作業の指示: 以下の項目から、文字列「trunk」を含む行をすべて集めて、そのまま書き写してください。大文字と小文字は区別する。

保存済みの項目:
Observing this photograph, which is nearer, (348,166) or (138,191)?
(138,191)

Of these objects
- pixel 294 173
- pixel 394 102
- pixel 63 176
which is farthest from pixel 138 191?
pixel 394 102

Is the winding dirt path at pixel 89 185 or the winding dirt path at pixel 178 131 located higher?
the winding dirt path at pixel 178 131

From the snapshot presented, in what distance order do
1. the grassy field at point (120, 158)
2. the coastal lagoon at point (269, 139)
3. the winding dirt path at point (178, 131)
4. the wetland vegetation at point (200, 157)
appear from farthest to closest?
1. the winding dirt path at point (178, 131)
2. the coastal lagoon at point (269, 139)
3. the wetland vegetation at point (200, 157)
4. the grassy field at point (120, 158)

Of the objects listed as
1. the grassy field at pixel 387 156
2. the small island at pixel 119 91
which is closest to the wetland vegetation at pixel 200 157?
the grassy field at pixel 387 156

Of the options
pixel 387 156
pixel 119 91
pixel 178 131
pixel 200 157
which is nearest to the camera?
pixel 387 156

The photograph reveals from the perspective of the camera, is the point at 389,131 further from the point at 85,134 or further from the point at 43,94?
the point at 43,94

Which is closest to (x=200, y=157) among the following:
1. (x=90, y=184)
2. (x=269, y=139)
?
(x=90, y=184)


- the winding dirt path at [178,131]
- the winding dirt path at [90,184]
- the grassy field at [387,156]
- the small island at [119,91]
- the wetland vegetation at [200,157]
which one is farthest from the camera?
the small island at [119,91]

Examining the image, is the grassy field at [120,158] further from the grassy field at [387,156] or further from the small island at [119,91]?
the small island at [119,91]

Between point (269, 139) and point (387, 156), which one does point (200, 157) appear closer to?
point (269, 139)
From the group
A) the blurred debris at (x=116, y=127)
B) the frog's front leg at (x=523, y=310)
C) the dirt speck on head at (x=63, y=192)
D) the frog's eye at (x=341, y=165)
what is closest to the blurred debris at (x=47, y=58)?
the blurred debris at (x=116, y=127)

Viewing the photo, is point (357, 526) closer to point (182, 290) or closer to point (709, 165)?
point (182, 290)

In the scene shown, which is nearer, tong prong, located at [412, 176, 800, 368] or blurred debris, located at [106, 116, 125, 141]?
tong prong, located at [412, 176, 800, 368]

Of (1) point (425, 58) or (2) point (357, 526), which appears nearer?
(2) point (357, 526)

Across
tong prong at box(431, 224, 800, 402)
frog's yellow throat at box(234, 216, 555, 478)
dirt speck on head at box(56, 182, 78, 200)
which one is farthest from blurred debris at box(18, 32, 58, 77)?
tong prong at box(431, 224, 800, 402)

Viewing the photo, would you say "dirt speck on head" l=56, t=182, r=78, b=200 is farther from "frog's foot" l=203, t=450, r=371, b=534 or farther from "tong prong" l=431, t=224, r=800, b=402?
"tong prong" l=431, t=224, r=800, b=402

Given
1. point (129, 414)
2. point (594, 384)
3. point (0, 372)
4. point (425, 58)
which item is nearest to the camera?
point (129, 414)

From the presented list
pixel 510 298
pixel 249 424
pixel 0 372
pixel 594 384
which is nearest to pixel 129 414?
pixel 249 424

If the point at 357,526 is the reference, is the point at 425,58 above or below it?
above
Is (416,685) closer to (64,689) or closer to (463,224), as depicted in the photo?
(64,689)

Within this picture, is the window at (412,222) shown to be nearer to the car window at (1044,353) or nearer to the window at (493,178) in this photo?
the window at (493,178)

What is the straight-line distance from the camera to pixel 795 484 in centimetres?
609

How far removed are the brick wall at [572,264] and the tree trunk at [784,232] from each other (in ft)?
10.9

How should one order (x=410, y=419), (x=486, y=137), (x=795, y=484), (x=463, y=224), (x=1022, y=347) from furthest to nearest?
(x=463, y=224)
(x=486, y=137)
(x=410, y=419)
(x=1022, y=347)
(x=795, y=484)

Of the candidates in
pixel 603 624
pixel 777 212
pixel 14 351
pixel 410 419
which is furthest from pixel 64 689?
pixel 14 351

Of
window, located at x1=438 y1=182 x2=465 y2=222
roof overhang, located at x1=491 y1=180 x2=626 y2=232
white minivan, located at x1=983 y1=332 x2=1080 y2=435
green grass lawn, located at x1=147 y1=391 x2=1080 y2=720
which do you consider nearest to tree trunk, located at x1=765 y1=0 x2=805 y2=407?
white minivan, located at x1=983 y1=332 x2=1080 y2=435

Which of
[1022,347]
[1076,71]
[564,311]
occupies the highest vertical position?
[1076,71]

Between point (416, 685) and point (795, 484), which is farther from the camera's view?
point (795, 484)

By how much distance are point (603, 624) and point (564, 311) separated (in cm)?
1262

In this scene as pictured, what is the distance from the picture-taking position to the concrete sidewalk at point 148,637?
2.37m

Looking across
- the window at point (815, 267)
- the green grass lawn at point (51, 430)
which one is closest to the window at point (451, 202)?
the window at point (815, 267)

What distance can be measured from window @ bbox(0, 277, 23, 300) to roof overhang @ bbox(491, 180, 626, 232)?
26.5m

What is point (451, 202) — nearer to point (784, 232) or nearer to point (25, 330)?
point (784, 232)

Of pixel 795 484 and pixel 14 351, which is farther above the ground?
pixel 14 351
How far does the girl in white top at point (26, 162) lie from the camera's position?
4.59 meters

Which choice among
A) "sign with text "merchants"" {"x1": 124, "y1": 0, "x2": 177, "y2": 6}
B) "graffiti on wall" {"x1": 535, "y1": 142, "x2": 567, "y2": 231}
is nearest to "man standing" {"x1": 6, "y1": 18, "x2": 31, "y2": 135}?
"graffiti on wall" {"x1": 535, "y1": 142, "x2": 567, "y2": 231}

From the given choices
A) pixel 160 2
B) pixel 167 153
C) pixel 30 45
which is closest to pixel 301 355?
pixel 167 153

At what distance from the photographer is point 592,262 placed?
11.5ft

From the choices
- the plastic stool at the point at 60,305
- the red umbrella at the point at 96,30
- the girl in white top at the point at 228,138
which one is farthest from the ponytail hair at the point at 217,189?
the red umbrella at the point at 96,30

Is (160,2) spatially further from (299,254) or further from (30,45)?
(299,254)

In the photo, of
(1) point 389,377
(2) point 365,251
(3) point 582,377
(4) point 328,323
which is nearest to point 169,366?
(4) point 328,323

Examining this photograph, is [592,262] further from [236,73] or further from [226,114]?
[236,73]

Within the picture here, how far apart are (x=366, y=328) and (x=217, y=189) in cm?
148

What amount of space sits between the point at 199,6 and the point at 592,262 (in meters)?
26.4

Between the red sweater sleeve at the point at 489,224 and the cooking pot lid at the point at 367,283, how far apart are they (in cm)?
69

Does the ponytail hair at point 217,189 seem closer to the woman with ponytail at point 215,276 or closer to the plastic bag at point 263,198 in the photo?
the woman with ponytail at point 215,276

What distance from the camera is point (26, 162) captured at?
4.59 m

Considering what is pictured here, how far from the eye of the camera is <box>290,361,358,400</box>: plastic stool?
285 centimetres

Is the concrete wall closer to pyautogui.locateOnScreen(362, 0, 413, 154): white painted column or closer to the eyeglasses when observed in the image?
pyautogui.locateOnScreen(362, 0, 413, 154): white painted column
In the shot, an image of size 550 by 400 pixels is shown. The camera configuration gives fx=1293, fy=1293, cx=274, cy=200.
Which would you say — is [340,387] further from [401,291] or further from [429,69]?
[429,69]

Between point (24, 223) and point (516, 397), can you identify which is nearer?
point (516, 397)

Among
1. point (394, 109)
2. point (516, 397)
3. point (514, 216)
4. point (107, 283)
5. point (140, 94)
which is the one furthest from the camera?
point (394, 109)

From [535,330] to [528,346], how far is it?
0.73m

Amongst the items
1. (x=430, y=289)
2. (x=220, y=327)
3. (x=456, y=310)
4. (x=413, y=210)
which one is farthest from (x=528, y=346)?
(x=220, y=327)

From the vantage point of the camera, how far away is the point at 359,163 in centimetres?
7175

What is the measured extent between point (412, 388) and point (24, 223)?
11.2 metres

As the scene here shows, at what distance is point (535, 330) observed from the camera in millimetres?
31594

記述による回答:
How far removed are the brick wall at [572,264] and the tree trunk at [784,232] from each other (in ft)?
which do you consider nearest to tree trunk, located at x1=765 y1=0 x2=805 y2=407?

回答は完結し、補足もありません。